Teaching from the Heart

Several years ago, sitting in the kitchen of a hostel in Interlaken, Switzerland on a rainy Christmas Eve, I was engrossed in a book that explained teaching as an emotionally demanding profession. Oh, I thought, well of course.

When I first started teaching, I remember thinking that my time with students was a bit like an improv show. You have a plan that is more of an outline because it needs enough flexibility for nothing to go according to plan. You’re working with diverse groups of students for a specific amount of time and each group is somewhat different and requires varying amounts of time on different activities, but you’re time-bound regardless. Whatever happened before the lesson may or may not be relevant to the tone in the room that day, and whatever is in store later may or may not make an appearance. You never know exactly who you’ll get or how they’ll respond, and if certain students are missing, the whole dynamic could change. So you need a plan that is clear enough to create a predictable environment and effectively use the time available, but you also need enough tools in your toolbox to be immediately flexible. You are always, and I mean always, thinking on your feet. Sounds like an improv show to me!

What makes teaching emotionally demanding is not only that you are constantly “reading the room” and responding accordingly, but that it is relentless. One class leaves and another enters, requiring a change of pace, change of style, change of content. A lesson might have gone poorly but there’s no space for the teacher’s emotion or sufficient reflection during that lesson, in which the teacher is likely trying to figure out what to change while simultaneously managing the current environment. Add to this that young people (any people) have a range of wants and needs that may or may not align with those of the whole class or of the teacher. If a student needs to talk in the five minutes of passing time between lessons during which the teacher thought they might be able to go to the washroom, the washroom will just have to wait.

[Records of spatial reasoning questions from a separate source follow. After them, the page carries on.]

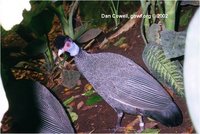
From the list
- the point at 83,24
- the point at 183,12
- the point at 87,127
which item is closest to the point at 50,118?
the point at 87,127

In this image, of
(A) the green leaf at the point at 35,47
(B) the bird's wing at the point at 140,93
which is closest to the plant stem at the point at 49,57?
(A) the green leaf at the point at 35,47

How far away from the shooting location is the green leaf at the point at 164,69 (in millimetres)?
636

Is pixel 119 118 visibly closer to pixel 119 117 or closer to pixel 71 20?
pixel 119 117

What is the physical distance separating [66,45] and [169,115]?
0.24 metres

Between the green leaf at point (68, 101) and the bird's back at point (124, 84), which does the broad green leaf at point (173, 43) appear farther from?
the green leaf at point (68, 101)

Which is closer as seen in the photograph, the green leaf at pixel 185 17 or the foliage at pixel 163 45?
the foliage at pixel 163 45

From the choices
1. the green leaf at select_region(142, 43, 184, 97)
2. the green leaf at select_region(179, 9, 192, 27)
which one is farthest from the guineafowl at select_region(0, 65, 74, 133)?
the green leaf at select_region(179, 9, 192, 27)

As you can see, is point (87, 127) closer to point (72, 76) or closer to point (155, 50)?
point (72, 76)


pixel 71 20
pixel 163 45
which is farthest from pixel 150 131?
pixel 71 20

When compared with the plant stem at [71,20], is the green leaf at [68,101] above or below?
below

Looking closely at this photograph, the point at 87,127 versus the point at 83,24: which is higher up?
the point at 83,24

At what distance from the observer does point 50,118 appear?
0.67 meters

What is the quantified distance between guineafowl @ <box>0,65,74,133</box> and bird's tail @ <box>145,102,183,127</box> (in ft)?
0.55

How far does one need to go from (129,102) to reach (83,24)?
21 centimetres
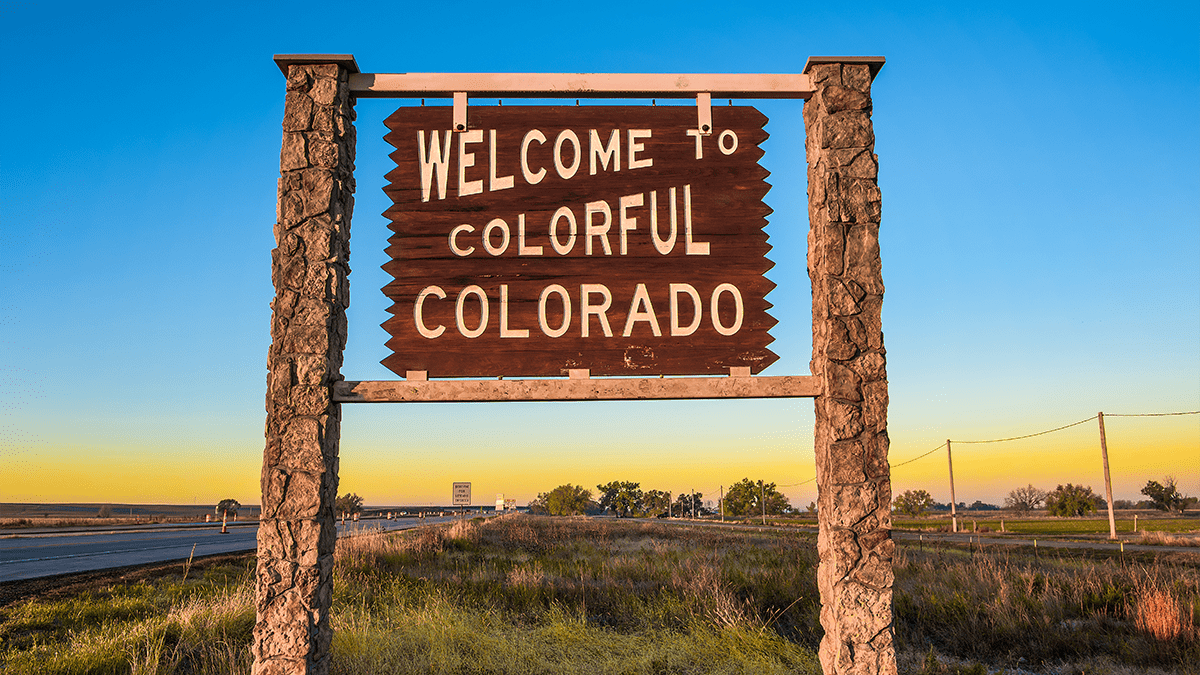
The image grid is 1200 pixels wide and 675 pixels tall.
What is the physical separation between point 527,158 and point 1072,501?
79.7m

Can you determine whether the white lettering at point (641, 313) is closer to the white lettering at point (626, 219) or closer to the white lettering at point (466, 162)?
the white lettering at point (626, 219)

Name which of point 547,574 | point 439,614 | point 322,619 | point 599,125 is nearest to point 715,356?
point 599,125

And this does not even reflect the critical point that students need and deserve someone who is calm, collected, organized, and happy to see them, regardless of how the teacher might actually be feeling. Every interaction, even within the same lesson, should be a new interaction, which can be hard to do. After all, teachers are humans and have feelings even though they are not able to respond to them. Teachers can’t leave the room when a situation becomes stressful or unpleasant. They can’t take a breather to gather their thoughts and they can’t pivot to a different topic when they don’t know how to answer. They can’t pin failure on someone else, separate themselves from someone causing a problem, or attend to anything else that might be on their minds. This is what makes teaching emotionally demanding, and this is why I need quiet when I get home. And to sit down, just for five minutes, because I may not have sat down all day.

So it was a relief to read a book that described my daily experience, all the trials and the joy, the uncertainty and the real love that goes into what I do. It’s nice to know I’m not alone.

Three very recent examples come to mind to illustrate what I mean.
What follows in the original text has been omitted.